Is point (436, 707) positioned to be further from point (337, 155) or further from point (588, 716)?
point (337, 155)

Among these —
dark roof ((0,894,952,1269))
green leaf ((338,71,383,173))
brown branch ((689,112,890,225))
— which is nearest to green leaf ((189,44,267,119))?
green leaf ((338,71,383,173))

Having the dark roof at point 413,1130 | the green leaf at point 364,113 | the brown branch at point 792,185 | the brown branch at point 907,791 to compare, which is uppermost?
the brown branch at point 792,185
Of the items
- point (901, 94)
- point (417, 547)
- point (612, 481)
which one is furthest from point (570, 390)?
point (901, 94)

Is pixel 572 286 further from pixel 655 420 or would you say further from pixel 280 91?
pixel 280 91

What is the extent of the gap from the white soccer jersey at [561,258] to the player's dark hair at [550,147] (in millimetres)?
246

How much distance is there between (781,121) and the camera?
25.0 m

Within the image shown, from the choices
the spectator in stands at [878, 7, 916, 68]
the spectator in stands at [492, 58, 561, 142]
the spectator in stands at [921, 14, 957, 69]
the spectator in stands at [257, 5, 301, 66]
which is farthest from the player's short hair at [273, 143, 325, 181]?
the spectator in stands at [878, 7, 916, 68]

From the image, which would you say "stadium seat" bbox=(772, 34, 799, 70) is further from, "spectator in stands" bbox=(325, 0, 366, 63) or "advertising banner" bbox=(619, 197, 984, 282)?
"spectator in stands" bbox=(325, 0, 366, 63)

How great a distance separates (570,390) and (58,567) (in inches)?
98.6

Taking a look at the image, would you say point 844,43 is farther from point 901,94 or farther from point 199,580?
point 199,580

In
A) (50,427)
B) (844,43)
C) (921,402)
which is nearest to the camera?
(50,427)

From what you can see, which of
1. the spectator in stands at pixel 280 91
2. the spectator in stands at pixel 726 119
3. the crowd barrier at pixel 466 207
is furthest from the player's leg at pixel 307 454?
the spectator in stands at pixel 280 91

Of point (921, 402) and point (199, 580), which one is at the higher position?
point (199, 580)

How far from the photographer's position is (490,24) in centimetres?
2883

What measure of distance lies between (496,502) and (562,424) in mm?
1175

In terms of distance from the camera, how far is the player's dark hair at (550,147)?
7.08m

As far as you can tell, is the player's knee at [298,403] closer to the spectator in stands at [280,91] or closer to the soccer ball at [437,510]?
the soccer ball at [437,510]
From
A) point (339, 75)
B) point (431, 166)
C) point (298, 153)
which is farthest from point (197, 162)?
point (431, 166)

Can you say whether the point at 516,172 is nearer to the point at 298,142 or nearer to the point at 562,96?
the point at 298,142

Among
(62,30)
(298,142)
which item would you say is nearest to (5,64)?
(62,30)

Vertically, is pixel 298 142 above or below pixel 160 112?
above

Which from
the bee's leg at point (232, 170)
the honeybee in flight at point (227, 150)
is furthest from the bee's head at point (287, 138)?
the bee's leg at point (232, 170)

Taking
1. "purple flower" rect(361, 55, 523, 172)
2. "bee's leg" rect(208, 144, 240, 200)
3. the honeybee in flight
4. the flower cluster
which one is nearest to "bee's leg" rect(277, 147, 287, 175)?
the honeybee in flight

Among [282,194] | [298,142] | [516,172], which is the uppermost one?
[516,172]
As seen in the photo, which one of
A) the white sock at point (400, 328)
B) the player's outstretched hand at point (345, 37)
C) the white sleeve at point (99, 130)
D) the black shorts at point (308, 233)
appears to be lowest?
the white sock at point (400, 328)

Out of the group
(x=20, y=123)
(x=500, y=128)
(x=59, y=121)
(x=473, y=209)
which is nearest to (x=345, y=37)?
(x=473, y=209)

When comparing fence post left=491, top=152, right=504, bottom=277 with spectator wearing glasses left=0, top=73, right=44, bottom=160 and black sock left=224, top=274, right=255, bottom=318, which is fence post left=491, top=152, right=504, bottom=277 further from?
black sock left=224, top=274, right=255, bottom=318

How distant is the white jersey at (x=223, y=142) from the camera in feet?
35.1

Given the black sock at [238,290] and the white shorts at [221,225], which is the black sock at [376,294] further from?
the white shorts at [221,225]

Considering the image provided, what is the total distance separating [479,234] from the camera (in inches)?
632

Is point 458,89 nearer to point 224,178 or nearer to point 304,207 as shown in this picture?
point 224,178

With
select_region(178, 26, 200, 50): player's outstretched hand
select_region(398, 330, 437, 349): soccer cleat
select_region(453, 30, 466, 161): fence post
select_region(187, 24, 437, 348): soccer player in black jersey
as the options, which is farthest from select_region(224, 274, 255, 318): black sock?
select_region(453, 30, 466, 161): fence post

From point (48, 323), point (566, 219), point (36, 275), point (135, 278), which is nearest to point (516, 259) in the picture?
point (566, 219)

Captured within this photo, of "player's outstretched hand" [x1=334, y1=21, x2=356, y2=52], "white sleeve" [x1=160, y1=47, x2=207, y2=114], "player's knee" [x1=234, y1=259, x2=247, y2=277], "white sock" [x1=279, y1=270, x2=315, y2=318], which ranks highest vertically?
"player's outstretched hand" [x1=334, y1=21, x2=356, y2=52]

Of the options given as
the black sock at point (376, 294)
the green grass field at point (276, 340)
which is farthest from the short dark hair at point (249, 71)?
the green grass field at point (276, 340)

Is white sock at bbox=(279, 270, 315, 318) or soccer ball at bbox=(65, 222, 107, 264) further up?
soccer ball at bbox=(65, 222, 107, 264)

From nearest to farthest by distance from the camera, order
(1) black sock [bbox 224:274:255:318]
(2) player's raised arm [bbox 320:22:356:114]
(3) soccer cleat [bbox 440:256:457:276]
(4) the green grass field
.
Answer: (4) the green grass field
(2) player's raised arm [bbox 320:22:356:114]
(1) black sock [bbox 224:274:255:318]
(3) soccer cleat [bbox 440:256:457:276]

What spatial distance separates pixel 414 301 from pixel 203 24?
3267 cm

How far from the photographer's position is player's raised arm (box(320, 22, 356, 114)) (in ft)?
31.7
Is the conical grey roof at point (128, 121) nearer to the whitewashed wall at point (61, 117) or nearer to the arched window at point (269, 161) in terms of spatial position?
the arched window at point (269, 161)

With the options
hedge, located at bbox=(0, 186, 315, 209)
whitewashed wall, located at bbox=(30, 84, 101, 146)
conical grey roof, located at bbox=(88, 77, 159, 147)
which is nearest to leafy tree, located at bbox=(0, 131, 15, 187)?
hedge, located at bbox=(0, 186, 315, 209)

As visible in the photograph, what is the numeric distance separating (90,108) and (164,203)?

++++++++++

### OBJECTIVE
Print everything from the line containing "Captured within this" down to the end of the records above, word for word and including both the first and last lines.

### EXERCISE OUTPUT
Captured within this photo, of "player's outstretched hand" [x1=334, y1=21, x2=356, y2=52], "white sleeve" [x1=160, y1=47, x2=207, y2=114], "player's knee" [x1=234, y1=259, x2=247, y2=277], "white sock" [x1=279, y1=270, x2=315, y2=318], which ranks highest vertically?
"player's outstretched hand" [x1=334, y1=21, x2=356, y2=52]

Of the options given as
the black sock at point (376, 294)
the green grass field at point (276, 340)
which is farthest from the short dark hair at point (249, 71)?
the green grass field at point (276, 340)

Is white sock at bbox=(279, 270, 315, 318) or soccer ball at bbox=(65, 222, 107, 264) further up?
soccer ball at bbox=(65, 222, 107, 264)

From nearest to farthest by distance from the camera, order
(1) black sock [bbox 224:274:255:318]
(2) player's raised arm [bbox 320:22:356:114]
(3) soccer cleat [bbox 440:256:457:276]
(4) the green grass field
.
Answer: (4) the green grass field
(2) player's raised arm [bbox 320:22:356:114]
(1) black sock [bbox 224:274:255:318]
(3) soccer cleat [bbox 440:256:457:276]

What spatial distance separates pixel 414 301 from pixel 203 24?
3267 cm

How far from the photographer's position is player's raised arm (box(320, 22, 356, 114)) (in ft)?
31.7
Is the conical grey roof at point (128, 121) nearer to the whitewashed wall at point (61, 117) or nearer to the arched window at point (269, 161) in terms of spatial position?
the arched window at point (269, 161)

With the options
hedge, located at bbox=(0, 186, 315, 209)
whitewashed wall, located at bbox=(30, 84, 101, 146)
conical grey roof, located at bbox=(88, 77, 159, 147)
which is nearest to leafy tree, located at bbox=(0, 131, 15, 187)?
hedge, located at bbox=(0, 186, 315, 209)

As visible in the photograph, what is the numeric distance separating (90,108) and (164,203)?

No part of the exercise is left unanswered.